“您的意思是说,脏的不是我的双手,而是我的心?”
“咳咳——”
正在喝水的李医生被呛到了,他酝酿了会儿,重新给予解释。
“非也,我的意思是说,这件事错不在你,所以不必对自己要求如此严苛。雄性生殖细胞说白了就是水与蛋白质,跟汗液之类排泄物没有太大区别……我再给你讲个故事吧!”
于是,李医生又说了一个故事。
苏明月听完,还是茫然。
“医生,我就想知道,有没有什么方法,可以让我变得跟从前一样。”她认真又纠结道。
“……有,不过,可能需要一些花费。”对方说。
“钱不是问题!”苏明月急切道。
她现在,就想花钱买清净,让自己可以安稳度日。
半个小时后,苏明月结算掉费用,满心欢喜地离开公园。
等她再次回到阳明山时,精神已然大不相同。
“苏小姐,您没事吧?”李婶问。
“没事!”苏明月眼神都跟着明亮了。
顾先生坐在沙发上办公,抬头瞥了她一眼,视线停在苏明月的袋子上,心里隐约浮出些许困惑。
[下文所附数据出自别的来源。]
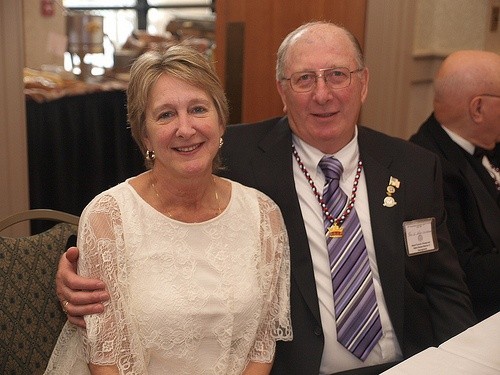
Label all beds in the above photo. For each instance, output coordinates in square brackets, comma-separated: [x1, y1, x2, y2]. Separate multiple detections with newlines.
[19, 29, 214, 148]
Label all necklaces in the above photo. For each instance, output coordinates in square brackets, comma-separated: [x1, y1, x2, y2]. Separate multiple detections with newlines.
[146, 172, 222, 221]
[291, 143, 363, 237]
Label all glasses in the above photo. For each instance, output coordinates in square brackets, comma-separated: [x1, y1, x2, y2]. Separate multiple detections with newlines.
[282, 66, 363, 93]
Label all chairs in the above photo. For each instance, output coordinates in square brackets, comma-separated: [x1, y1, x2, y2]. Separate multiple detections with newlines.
[0, 208, 88, 375]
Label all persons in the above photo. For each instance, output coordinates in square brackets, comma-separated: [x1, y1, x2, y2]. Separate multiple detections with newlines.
[56, 20, 479, 375]
[409, 51, 500, 323]
[42, 45, 293, 375]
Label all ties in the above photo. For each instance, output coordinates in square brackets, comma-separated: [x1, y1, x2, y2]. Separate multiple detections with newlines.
[318, 157, 383, 361]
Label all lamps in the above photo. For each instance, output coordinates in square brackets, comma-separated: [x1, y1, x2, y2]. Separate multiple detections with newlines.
[65, 13, 105, 74]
这女人,不知道又在耍什么花样……他想。这天顾先生没去公司,所以苏明月可以安心在房间休息。
大概下午两点多钟时,顾先生接了个电话,对方是警察,两人简单交流了几句。
顾先生听完后,额头青筋忍不住跳起。
他直接上楼,去找苏明月。
敲了半天门,对方才出来开。
她穿着家居服,一副睡眼惺忪的模样。